REQUIREMENT A => Reproduce the passage of the Olomouc blog entry from "On my third" to "I'm subtitling myself.".
REQUIREMENT B =>
Answer these questions using the Olomouc blog entry:
(i) How many times has the writer visited the Czech Republic, and on how many of those visits was a rainbow seen?
(ii) What did the writer eat yesterday?
(iii) From which city does the writer plan to fly to Paris?
REQUIREMENT C => According to the Olomouc blog entry, why did the writer not mind that the broccoli was half mushy and half still frozen? Answer in one to three sentences.

EXCERPT =>

·····

Thursday, July 12, 2007

Olomouc

For all of my joking about the Czech Republic, of my three visits to this country, I've seen a rainbow during two of them and those aren't bad odds.



I think I made the right decision in coming here.

On my third visit to the Czech Republic, I am now officially fluent in Hello, Goodbye, and Thank you in Czech. I can't say anything else but I say those three things beautifully. Of course, I always say everything in English first out of habit and then say it again in Czech as if I'm subtitling myself.

I ate a fried egg and yogurt with cherries for breakfast this morning. Yesterday I ate an entire bag of frozen broccoli. Half of it was mushy and half was still frozen but I didn't care, I was just so happy to be eating green vegetables. My hostel has a gorgeous kitchen and I'm trying to take advantage of the opportunity to eat a little healthier than I have been.

Since I arrived in Eastern Europe, I've been on a steady diet of coffee, bread, cheese, and tomatoes, punctuated by the occasional (or not so occasional) chocolate croissant. I don't know if I'll be eating much better in Paris.

The plan is to stay two more nights in my hostel and then take a train to Bratislava and fly to Paris from there. I still haven't heard from the new school in Paris but I guess I'll figure out what I'm doing after I get there. Leigh sent me a link to accordian lessons in Paris which is obviously an amazing idea.

·····

DATASET CONTENT =>
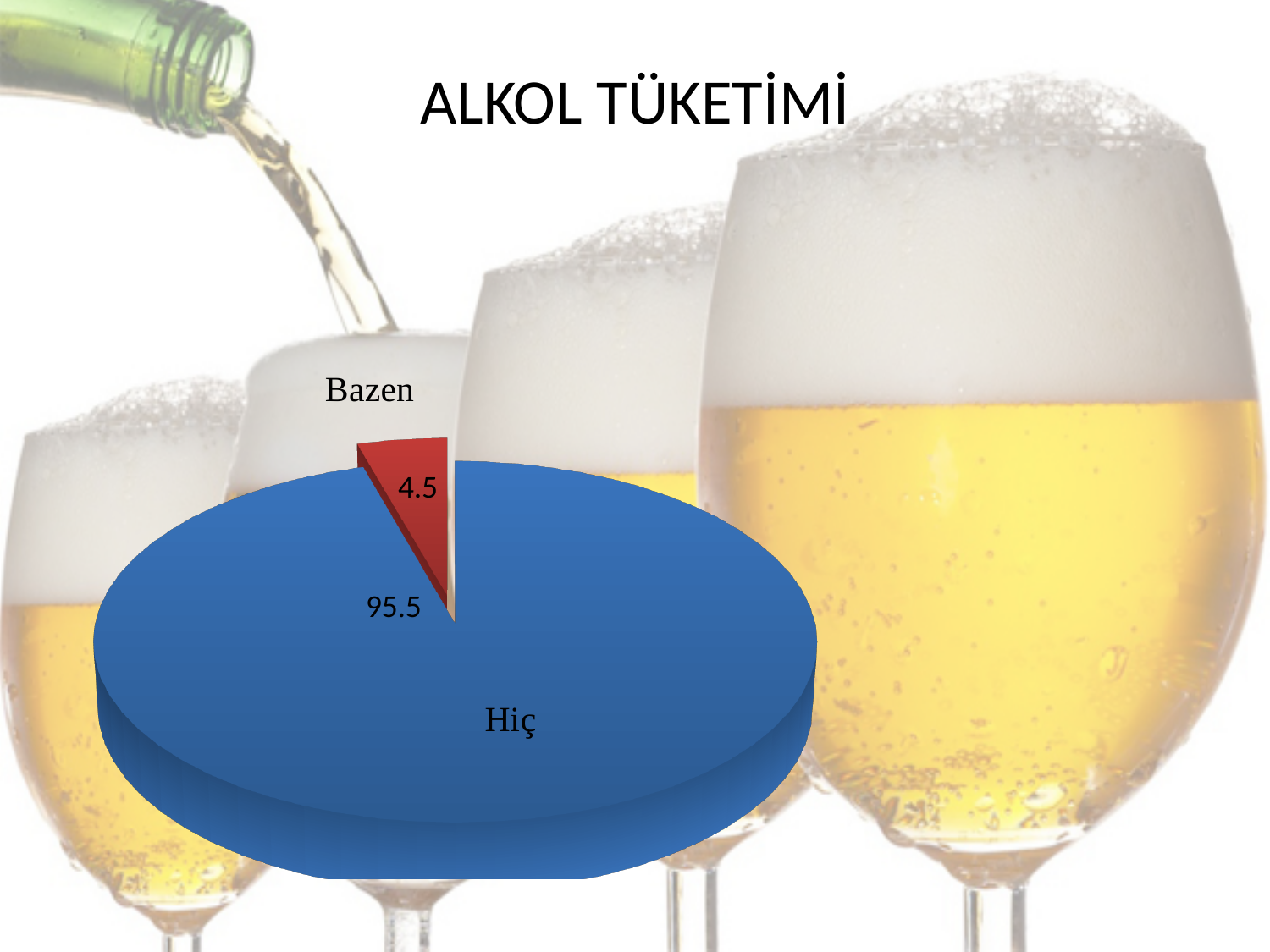
Which is larger, the value for Hiç or the value for Bazen? Hiç What is the title of the slide? ALKOL TÜKETİMİ Which category has the largest slice? Hiç What colour is the Bazen slice? red What is the value for Hiç? 95.5 How many slices does the pie chart have? 2 What is the difference between the values for Hiç and Bazen? 91 Which category has the smallest slice? Bazen What is the total of the two slice values? 100 What kind of chart is shown on the slide? pie chart What is the value for Bazen? 4.5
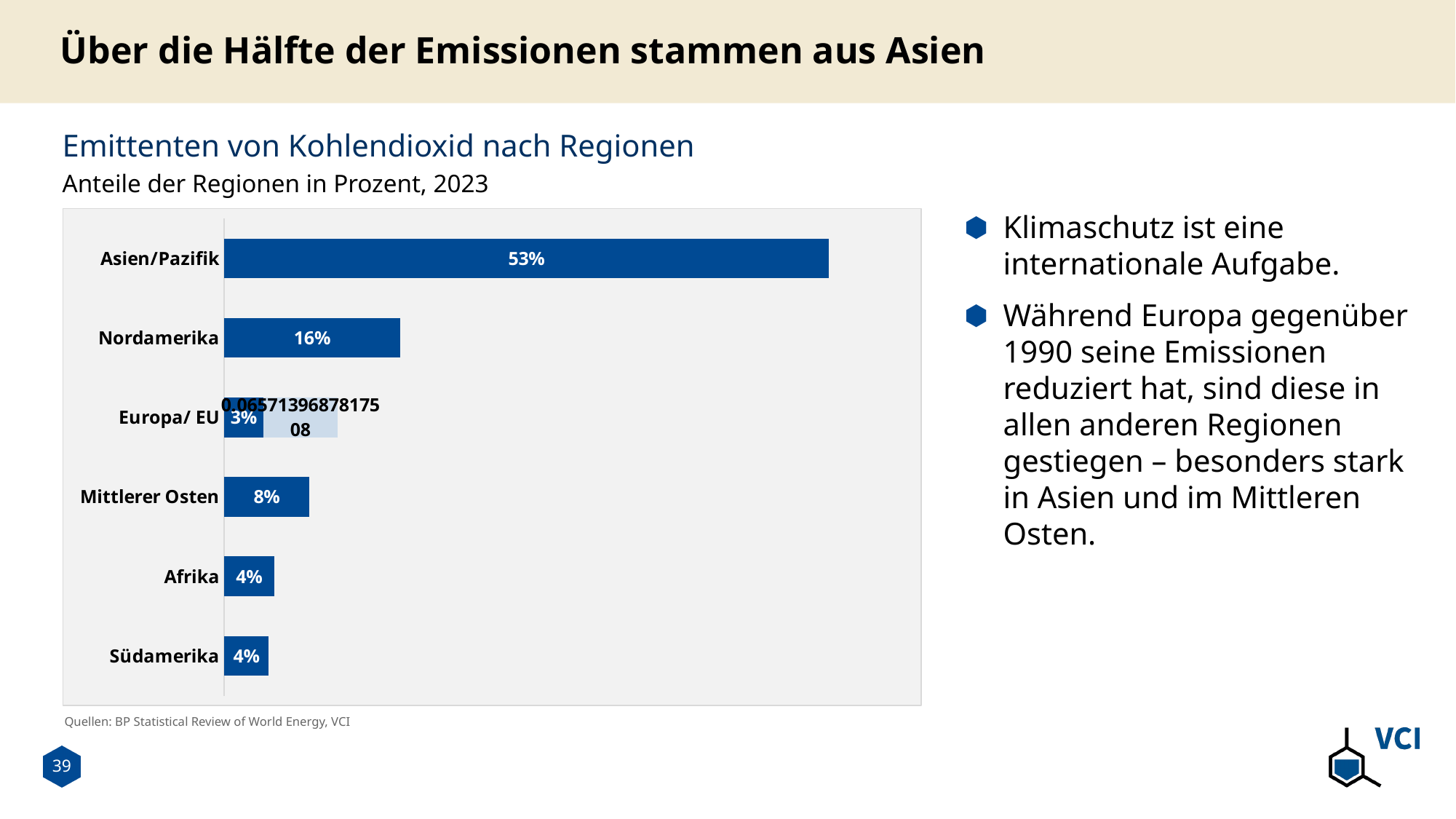
What is the title of the chart? Emittenten von Kohlendioxid nach Regionen What kind of chart is shown on the slide? Bar chart What is the value for Asien/Pazifik? 53% What is the value for Mittlerer Osten? 8% What is the value for Nordamerika? 16% What is the value for Afrika? 4% Which region has the highest share? Asien/Pazifik What is the value for Südamerika? 4% Which is larger, the value for Nordamerika or the value for Mittlerer Osten? Nordamerika Which year does the chart's data refer to? 2023 How many regions are shown in the chart? 6 What is the difference between the values for Asien/Pazifik and Nordamerika? 37 percentage points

·····

TASK SOLUTION A =>
On my third visit to the Czech Republic, I am now officially fluent in Hello, Goodbye, and Thank you in Czech. I can't say anything else but I say those three things beautifully. Of course, I always say everything in English first out of habit and then say it again in Czech as if I'm subtitling myself.

TASK SOLUTION B =>
(i) Three visits; a rainbow was seen during two of them.
(ii) An entire bag of frozen broccoli.
(iii) Bratislava.

TASK SOLUTION C => The writer didn't care about the broccoli's condition because of being so happy to be eating green vegetables.